Needful Things (1993)

If memory serves, this was the book in which King trashed the town of Castle Rock, the setting for many of his previous works. The film, perhaps owing to budget constraints, doesn’t do such a comprehensive job, with quite a lot left standing at the end. It starts when Leland Gaunt arrives in town and opens old curiosity style shop Needful Things, where people can find the thing they wish for the most – Bobby gets a long sought after baseball card, Polly finds a cure for her arthritis, Nettie gets a china figurine just like the one her arsehole husband broke before she killed him, and so on – but there is a price to be paid. Gaunt, who is the Devil, or at least that’s the implication, asks them to help him out by joining in a series of practical jokes, but there is nothing funny about his jokes, which are intended to tear this vulnerable community apart. It’s up to Sheriff Alan Pangborn, who is dealing with demons of his own, to stop Gaunt before things go too far.
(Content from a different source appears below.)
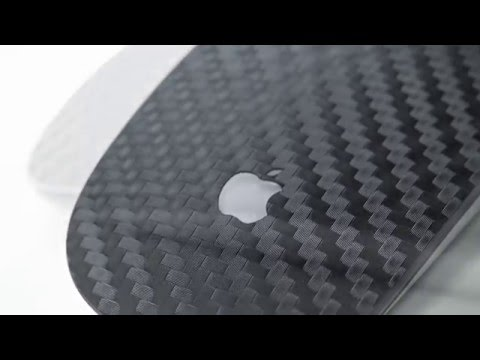 Slickwraps Apple Magic Mouse 2 Installation Video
I have mixed feelings about this, just as I did the book. Though it never occurred to me before, the central plot conceit is very similar to that of a Richard Matheson story, “The Distributor”, where mischief making aims at social disintegration. Initially, with an aerial view of Castle Rock, the camera sweeping in and its arrival paralleled in that of Gaunt’s minatory black car, the film seems to be aiming at a similar vibe to The Shining, but after that we cut to a more minimalist take, the wide open spaces abandoned in favour of scenes set in offices and private houses, coffee shops and police stations. The drama also becomes much more personal, with Gaunt finding the achilles heel of each character. Max von Sydow is outstanding as Gaunt, his voice cool and seductive, sounding eminently reasonable as it beguiles both victim and viewer, but he is the only one who really convinces in an ensemble cast that has its work cut out for it with characters that are more caricature than anything else. Ed Harris as Pangborn barely registers, while Bonnie Bedelia as love interest Polly is simply going through the motions, to the extent that at no point did I feel these two were actually in a relationship. The other characters were badly drawn stereotypes – the greedy businessman, the goofy deputy, the nervous madwoman, the angry madwoman etc – and most of the performances so over the top as to be running low on oxygen, with special mention to J. T. Walsh, who seems to be suffering from the delusion that he is Jack Nicholson, while proving with every line delivered that he’s not. Worth seeing the once, or even twice, but a rather mediocre King adaptation.

Stand By Me (1986)

Now this is much more like it, a touching rite of passage story based on King’s novella “The Body” (and, at the risk of being controversial, it seems to me that King often produces his best work when he writes ‘mainstream’ stories with an element of horror, rather than horror itself). Four boys tell their parents they’re holding a sleepover for the night, but in actual fact they’re out on a trek to view the dead body of another boy who has gone missing. Along the way they have to deal with their own insecurities – Gordie’s parents shun him and think he should have died in the place of his elder brother, Chris is judged a criminal because of his family background, Teddy is crazy – along with more tangible threats such as bloodsucking leeches, the ferocious guard dog Chopper and a gang of older boys led by the thuggish Ace. Undercutting it all is a painful awareness of the inevitability of death and change – for Gordie the dead boy comes to represent his brother, while for Chris there’s the knowledge that soon these friends will go off in different directions, that these are end days, and by way of bringing all that home the film has as a framing device the grown up Gordie, now a successful writer and father, reflecting on Chris’ death.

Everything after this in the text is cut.